* **SOURCE PASSAGE**
---

Ted Cruz more embarrassed being caught in Mexico than facilitating an insurrection

Ted Cruz tried to slither around the coverage of his holiday in Cancun, including an interview on Hannity to offset a series of lies once social media caught him at the airport.  #TedFled because he’s really not all about the accountability or even patriotism considering his role in the insurrection.

Cruz’s callousness about his constituents’ suffering is not just morally appalling. It is also—and this probably weighs more heavily on Cruz—politically dangerous.

Nero fiddled while Rome burned; Ted Cruz jetted to Cancún. And although the emperor was at least ensconced in a lavish, louche palace, the senator from Texas was stuck in economy class with the peasantry.

---

* **WORK INSTRUCTION**
Could you continue the commentary on Ted Cruz's trip to Cancún, starting after its final sentence?

* **EXERCISE DATA**
---

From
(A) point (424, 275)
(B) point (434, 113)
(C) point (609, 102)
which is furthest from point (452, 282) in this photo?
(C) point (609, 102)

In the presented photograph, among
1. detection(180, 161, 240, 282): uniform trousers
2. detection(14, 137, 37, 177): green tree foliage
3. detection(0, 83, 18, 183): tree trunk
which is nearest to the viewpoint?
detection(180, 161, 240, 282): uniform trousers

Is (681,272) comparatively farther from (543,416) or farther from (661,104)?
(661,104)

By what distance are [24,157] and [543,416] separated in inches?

---

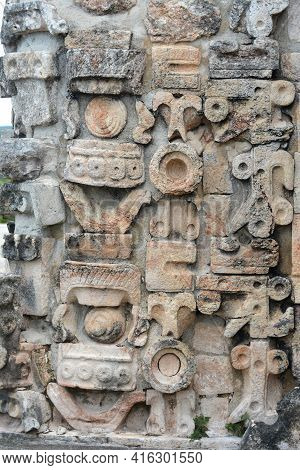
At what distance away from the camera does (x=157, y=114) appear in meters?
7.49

---

* **TASK ANSWER**
Cruz’s appeal as a politician, such as it is, has never been about being lovable or relatable, but the latest incident is embarrassing even by his standards. He was spotted on a flight to Mexico yesterday, amid a catastrophic storm that has left Texans without power, heat, and sometimes water, huddled in freezing homes and community centers as the state’s electrical grid verges on collapse. More than a dozen of his constituents have already died. Cruz is headed home today—if not necessarily chastened, at least eager to control the damage. In a statement, he said he took the trip at his daughters’ behest. Blaming your children is a curious tack for an embattled politician, but he doesn’t have much else to work with.

Consider how this works out in the case of electricity. The lower 48 U.S. states are divided into two big electrical grids—except for Texas, which maintains its own independent system. (Small, outlying parts of the state belong to the big grids.) The state maintains a separate grid to avoid having to comply with federal regulation. If Texas had been connected to the broader national grid, the state might have been able to borrow power that would have filled the hole left when large parts of the system failed in this storm: As demand for energy for heating surged, power plants went offline, equipment froze, and wind turbines froze too. Instead, Texas has experienced staggering blackouts.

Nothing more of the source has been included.